Records for the exercise:

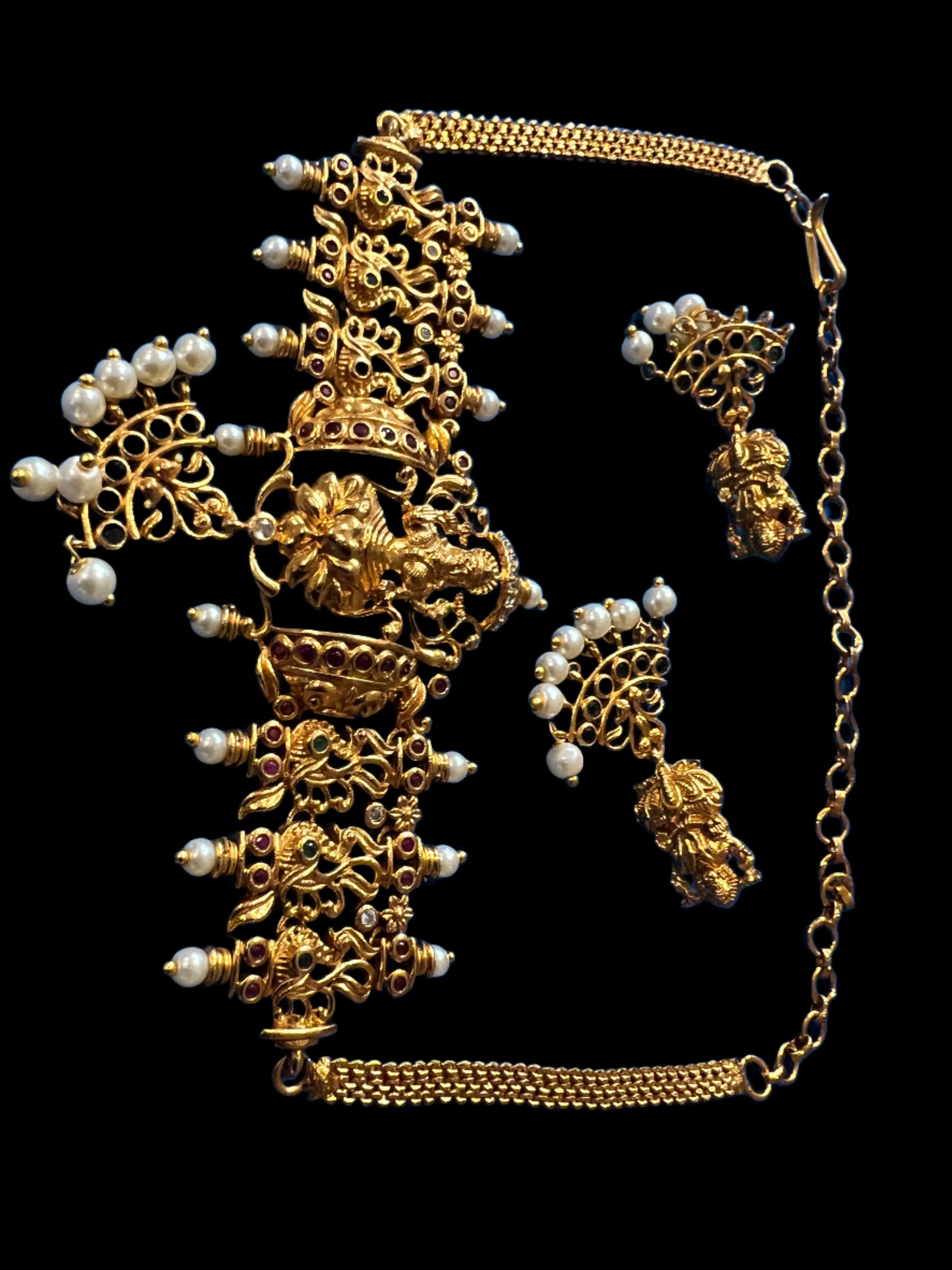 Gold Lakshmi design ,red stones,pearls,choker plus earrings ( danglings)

==

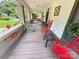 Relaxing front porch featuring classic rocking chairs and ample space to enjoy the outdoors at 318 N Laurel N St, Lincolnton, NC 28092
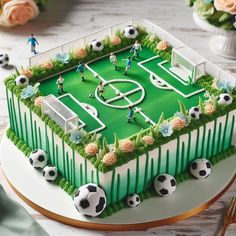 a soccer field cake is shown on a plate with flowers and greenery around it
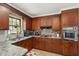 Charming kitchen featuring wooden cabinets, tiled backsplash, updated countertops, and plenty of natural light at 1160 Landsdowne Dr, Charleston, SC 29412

Required action: Look above for the line with "Relaxing front porch" and the line with "Charming kitchen featuring", then copy them and all lines in between exactly as written, and only those, without any pictures.

Your response:
 Relaxing front porch featuring classic rocking chairs and ample space to enjoy the outdoors at 318 N Laurel N St, Lincolnton, NC 28092
 a soccer field cake is shown on a plate with flowers and greenery around it
 Charming kitchen featuring wooden cabinets, tiled backsplash, updated countertops, and plenty of natural light at 1160 Landsdowne Dr, Charleston, SC 29412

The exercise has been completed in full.